The launch version of Vista, I think, represents the low point in company history on this score, and surely it eroded the trust aspect in the company’s brand. Your job now is to make sure there are no more Vistas.  That means better communication between programming teams inside the company, and with the thousands of device and software partners on your platform.  You’re going to have to take more responsibility in areas like this that, until now, have been essentially outside your practice.

I would suggest that, in order to make this really happen, you pick up on Bill’s old habit of a week away from campus, studying what is happening outside the company.  Step back, and re-define your job to include everything at Microsoft. Take a complete inventory of what you’re missing on the research and product side.  Invite opinions, anonymous or not, for how to improve the company.  This isn’t just about saving money on napkins and Coke, this is about retrofitting Microsoft to be performance-tuned to fully-integrated leadership.
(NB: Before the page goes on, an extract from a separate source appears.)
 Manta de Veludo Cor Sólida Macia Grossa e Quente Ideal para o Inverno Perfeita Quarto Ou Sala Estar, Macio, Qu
Finally, I want to congratulate you on moving into the world of acquisitions.  Despite their price, I think both the Aquantive purchase (whose results are already showing in Q4) and the Yahoo bid are spot on.  With the anti-trust actions settling away, MS needs to manage its cash for a better return: not DOJ insurance, or stock buybacks, but global strikes into fast-growing markets.  Microsoft’s future may well be more like Cisco’s than Apple’s.

The “bad” news is obvious: I don’t think you get any choice in taking this on. And the good news has a strong upside: if you do this right, Microsoft will grow beyond even Bill’s wildest dreams.  If you do this right, Microsoft will grow into your own wildest dreams.